══ PROVIDED DATA

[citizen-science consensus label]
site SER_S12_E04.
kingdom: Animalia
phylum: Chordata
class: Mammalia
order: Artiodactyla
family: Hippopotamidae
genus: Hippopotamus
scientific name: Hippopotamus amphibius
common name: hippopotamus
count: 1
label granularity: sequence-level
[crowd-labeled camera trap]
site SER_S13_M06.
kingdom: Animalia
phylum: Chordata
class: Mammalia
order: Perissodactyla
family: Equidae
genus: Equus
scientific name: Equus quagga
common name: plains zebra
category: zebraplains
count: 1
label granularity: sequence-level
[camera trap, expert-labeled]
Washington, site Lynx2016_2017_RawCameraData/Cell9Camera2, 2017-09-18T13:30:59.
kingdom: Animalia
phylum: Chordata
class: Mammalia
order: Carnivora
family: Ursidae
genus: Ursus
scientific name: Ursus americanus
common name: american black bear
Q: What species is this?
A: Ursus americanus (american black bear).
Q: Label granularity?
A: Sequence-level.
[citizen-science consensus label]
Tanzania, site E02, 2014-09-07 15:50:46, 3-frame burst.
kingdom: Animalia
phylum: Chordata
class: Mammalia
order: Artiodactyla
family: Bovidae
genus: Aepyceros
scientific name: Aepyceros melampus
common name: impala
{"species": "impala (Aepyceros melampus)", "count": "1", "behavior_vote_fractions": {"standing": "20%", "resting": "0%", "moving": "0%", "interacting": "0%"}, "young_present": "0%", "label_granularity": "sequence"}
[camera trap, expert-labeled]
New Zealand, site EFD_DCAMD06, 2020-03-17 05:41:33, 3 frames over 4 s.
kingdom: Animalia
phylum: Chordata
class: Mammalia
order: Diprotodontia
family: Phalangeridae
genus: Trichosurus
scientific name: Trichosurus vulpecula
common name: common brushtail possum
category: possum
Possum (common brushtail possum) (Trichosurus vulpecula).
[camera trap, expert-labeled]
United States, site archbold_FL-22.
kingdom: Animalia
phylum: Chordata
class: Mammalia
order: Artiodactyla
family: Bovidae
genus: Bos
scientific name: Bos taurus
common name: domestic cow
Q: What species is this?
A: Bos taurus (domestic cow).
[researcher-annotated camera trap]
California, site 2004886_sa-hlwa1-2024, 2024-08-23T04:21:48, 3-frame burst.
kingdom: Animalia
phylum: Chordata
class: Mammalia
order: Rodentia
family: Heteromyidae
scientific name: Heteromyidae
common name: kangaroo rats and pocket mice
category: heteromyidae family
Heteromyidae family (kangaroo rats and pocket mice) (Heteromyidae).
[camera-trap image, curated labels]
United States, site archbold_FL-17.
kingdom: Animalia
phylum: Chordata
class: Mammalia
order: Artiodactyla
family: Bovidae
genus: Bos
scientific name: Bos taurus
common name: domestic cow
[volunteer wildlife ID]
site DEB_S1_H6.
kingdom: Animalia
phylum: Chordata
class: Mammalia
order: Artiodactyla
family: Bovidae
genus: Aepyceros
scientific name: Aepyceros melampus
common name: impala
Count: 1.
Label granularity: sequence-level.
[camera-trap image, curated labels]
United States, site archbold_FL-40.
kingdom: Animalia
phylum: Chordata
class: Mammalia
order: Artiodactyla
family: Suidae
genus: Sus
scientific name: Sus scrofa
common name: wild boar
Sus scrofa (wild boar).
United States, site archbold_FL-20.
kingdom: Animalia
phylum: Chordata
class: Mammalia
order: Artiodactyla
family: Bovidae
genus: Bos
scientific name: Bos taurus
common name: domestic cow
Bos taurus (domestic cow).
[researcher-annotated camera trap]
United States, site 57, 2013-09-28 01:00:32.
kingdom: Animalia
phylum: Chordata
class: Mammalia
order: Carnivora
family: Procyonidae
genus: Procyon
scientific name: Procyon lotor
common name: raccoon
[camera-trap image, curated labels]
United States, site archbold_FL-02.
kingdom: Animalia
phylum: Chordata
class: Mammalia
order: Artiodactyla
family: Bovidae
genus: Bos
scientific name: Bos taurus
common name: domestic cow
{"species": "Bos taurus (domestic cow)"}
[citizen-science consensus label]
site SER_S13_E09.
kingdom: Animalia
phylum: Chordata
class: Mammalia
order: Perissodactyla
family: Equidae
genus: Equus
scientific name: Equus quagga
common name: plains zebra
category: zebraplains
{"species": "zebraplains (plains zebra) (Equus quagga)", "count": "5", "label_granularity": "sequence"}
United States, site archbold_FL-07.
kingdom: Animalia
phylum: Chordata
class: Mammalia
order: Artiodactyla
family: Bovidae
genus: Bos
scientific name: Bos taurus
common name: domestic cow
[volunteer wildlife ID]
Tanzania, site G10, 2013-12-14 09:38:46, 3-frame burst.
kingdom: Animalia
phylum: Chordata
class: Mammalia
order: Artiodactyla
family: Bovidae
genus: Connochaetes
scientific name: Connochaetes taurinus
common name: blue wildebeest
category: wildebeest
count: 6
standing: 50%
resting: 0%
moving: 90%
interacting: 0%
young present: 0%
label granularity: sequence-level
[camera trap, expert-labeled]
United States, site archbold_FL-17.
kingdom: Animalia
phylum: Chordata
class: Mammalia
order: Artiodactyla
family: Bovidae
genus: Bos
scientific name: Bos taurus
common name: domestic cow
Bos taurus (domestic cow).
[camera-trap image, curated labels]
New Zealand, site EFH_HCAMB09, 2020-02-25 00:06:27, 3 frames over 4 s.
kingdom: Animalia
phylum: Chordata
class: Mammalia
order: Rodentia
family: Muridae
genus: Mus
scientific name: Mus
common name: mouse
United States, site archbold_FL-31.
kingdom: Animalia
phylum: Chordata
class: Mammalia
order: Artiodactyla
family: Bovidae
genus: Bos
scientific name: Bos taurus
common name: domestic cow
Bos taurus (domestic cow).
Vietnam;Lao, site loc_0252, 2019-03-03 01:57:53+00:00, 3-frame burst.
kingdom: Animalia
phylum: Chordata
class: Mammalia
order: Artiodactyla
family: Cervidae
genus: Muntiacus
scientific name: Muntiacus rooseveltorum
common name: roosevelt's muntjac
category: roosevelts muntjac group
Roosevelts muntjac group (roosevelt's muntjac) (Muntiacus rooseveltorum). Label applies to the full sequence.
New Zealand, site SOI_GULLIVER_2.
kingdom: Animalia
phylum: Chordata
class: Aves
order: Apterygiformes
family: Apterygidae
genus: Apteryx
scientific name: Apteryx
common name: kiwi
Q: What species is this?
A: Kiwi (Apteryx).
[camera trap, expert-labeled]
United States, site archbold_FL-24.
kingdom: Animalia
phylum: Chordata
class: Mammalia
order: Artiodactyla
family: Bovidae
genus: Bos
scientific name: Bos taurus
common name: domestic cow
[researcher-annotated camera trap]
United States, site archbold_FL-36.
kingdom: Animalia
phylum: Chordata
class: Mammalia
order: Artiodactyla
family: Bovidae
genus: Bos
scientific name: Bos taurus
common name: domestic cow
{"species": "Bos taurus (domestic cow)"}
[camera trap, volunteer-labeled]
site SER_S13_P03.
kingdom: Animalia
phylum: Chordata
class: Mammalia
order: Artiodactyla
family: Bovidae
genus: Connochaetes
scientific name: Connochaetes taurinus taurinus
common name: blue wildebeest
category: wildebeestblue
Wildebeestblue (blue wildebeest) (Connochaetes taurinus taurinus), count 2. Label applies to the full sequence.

════

TASK DIRECTIONS:
Would you please write the entries out again in full, exactly as given?

REPLY TO THE TASK:
[citizen-science consensus label]
site SER_S12_E04.
kingdom: Animalia
phylum: Chordata
class: Mammalia
order: Artiodactyla
family: Hippopotamidae
genus: Hippopotamus
scientific name: Hippopotamus amphibius
common name: hippopotamus
count: 1
label granularity: sequence-level
[crowd-labeled camera trap]
site SER_S13_M06.
kingdom: Animalia
phylum: Chordata
class: Mammalia
order: Perissodactyla
family: Equidae
genus: Equus
scientific name: Equus quagga
common name: plains zebra
category: zebraplains
count: 1
label granularity: sequence-level
[camera trap, expert-labeled]
Washington, site Lynx2016_2017_RawCameraData/Cell9Camera2, 2017-09-18T13:30:59.
kingdom: Animalia
phylum: Chordata
class: Mammalia
order: Carnivora
family: Ursidae
genus: Ursus
scientific name: Ursus americanus
common name: american black bear
Q: What species is this?
A: Ursus americanus (american black bear).
Q: Label granularity?
A: Sequence-level.
[citizen-science consensus label]
Tanzania, site E02, 2014-09-07 15:50:46, 3-frame burst.
kingdom: Animalia
phylum: Chordata
class: Mammalia
order: Artiodactyla
family: Bovidae
genus: Aepyceros
scientific name: Aepyceros melampus
common name: impala
{"species": "impala (Aepyceros melampus)", "count": "1", "behavior_vote_fractions": {"standing": "20%", "resting": "0%", "moving": "0%", "interacting": "0%"}, "young_present": "0%", "label_granularity": "sequence"}
[camera trap, expert-labeled]
New Zealand, site EFD_DCAMD06, 2020-03-17 05:41:33, 3 frames over 4 s.
kingdom: Animalia
phylum: Chordata
class: Mammalia
order: Diprotodontia
family: Phalangeridae
genus: Trichosurus
scientific name: Trichosurus vulpecula
common name: common brushtail possum
category: possum
Possum (common brushtail possum) (Trichosurus vulpecula).
[camera trap, expert-labeled]
United States, site archbold_FL-22.
kingdom: Animalia
phylum: Chordata
class: Mammalia
order: Artiodactyla
family: Bovidae
genus: Bos
scientific name: Bos taurus
common name: domestic cow
Q: What species is this?
A: Bos taurus (domestic cow).
[researcher-annotated camera trap]
California, site 2004886_sa-hlwa1-2024, 2024-08-23T04:21:48, 3-frame burst.
kingdom: Animalia
phylum: Chordata
class: Mammalia
order: Rodentia
family: Heteromyidae
scientific name: Heteromyidae
common name: kangaroo rats and pocket mice
category: heteromyidae family
Heteromyidae family (kangaroo rats and pocket mice) (Heteromyidae).
[camera-trap image, curated labels]
United States, site archbold_FL-17.
kingdom: Animalia
phylum: Chordata
class: Mammalia
order: Artiodactyla
family: Bovidae
genus: Bos
scientific name: Bos taurus
common name: domestic cow
[volunteer wildlife ID]
site DEB_S1_H6.
kingdom: Animalia
phylum: Chordata
class: Mammalia
order: Artiodactyla
family: Bovidae
genus: Aepyceros
scientific name: Aepyceros melampus
common name: impala
Count: 1.
Label granularity: sequence-level.
[camera-trap image, curated labels]
United States, site archbold_FL-40.
kingdom: Animalia
phylum: Chordata
class: Mammalia
order: Artiodactyla
family: Suidae
genus: Sus
scientific name: Sus scrofa
common name: wild boar
Sus scrofa (wild boar).
United States, site archbold_FL-20.
kingdom: Animalia
phylum: Chordata
class: Mammalia
order: Artiodactyla
family: Bovidae
genus: Bos
scientific name: Bos taurus
common name: domestic cow
Bos taurus (domestic cow).
[researcher-annotated camera trap]
United States, site 57, 2013-09-28 01:00:32.
kingdom: Animalia
phylum: Chordata
class: Mammalia
order: Carnivora
family: Procyonidae
genus: Procyon
scientific name: Procyon lotor
common name: raccoon
[camera-trap image, curated labels]
United States, site archbold_FL-02.
kingdom: Animalia
phylum: Chordata
class: Mammalia
order: Artiodactyla
family: Bovidae
genus: Bos
scientific name: Bos taurus
common name: domestic cow
{"species": "Bos taurus (domestic cow)"}
[citizen-science consensus label]
site SER_S13_E09.
kingdom: Animalia
phylum: Chordata
class: Mammalia
order: Perissodactyla
family: Equidae
genus: Equus
scientific name: Equus quagga
common name: plains zebra
category: zebraplains
{"species": "zebraplains (plains zebra) (Equus quagga)", "count": "5", "label_granularity": "sequence"}
United States, site archbold_FL-07.
kingdom: Animalia
phylum: Chordata
class: Mammalia
order: Artiodactyla
family: Bovidae
genus: Bos
scientific name: Bos taurus
common name: domestic cow
[volunteer wildlife ID]
Tanzania, site G10, 2013-12-14 09:38:46, 3-frame burst.
kingdom: Animalia
phylum: Chordata
class: Mammalia
order: Artiodactyla
family: Bovidae
genus: Connochaetes
scientific name: Connochaetes taurinus
common name: blue wildebeest
category: wildebeest
count: 6
standing: 50%
resting: 0%
moving: 90%
interacting: 0%
young present: 0%
label granularity: sequence-level
[camera trap, expert-labeled]
United States, site archbold_FL-17.
kingdom: Animalia
phylum: Chordata
class: Mammalia
order: Artiodactyla
family: Bovidae
genus: Bos
scientific name: Bos taurus
common name: domestic cow
Bos taurus (domestic cow).
[camera-trap image, curated labels]
New Zealand, site EFH_HCAMB09, 2020-02-25 00:06:27, 3 frames over 4 s.
kingdom: Animalia
phylum: Chordata
class: Mammalia
order: Rodentia
family: Muridae
genus: Mus
scientific name: Mus
common name: mouse
United States, site archbold_FL-31.
kingdom: Animalia
phylum: Chordata
class: Mammalia
order: Artiodactyla
family: Bovidae
genus: Bos
scientific name: Bos taurus
common name: domestic cow
Bos taurus (domestic cow).
Vietnam;Lao, site loc_0252, 2019-03-03 01:57:53+00:00, 3-frame burst.
kingdom: Animalia
phylum: Chordata
class: Mammalia
order: Artiodactyla
family: Cervidae
genus: Muntiacus
scientific name: Muntiacus rooseveltorum
common name: roosevelt's muntjac
category: roosevelts muntjac group
Roosevelts muntjac group (roosevelt's muntjac) (Muntiacus rooseveltorum). Label applies to the full sequence.
New Zealand, site SOI_GULLIVER_2.
kingdom: Animalia
phylum: Chordata
class: Aves
order: Apterygiformes
family: Apterygidae
genus: Apteryx
scientific name: Apteryx
common name: kiwi
Q: What species is this?
A: Kiwi (Apteryx).
[camera trap, expert-labeled]
United States, site archbold_FL-24.
kingdom: Animalia
phylum: Chordata
class: Mammalia
order: Artiodactyla
family: Bovidae
genus: Bos
scientific name: Bos taurus
common name: domestic cow
[researcher-annotated camera trap]
United States, site archbold_FL-36.
kingdom: Animalia
phylum: Chordata
class: Mammalia
order: Artiodactyla
family: Bovidae
genus: Bos
scientific name: Bos taurus
common name: domestic cow
{"species": "Bos taurus (domestic cow)"}
[camera trap, volunteer-labeled]
site SER_S13_P03.
kingdom: Animalia
phylum: Chordata
class: Mammalia
order: Artiodactyla
family: Bovidae
genus: Connochaetes
scientific name: Connochaetes taurinus taurinus
common name: blue wildebeest
category: wildebeestblue
Wildebeestblue (blue wildebeest) (Connochaetes taurinus taurinus), count 2. Label applies to the full sequence.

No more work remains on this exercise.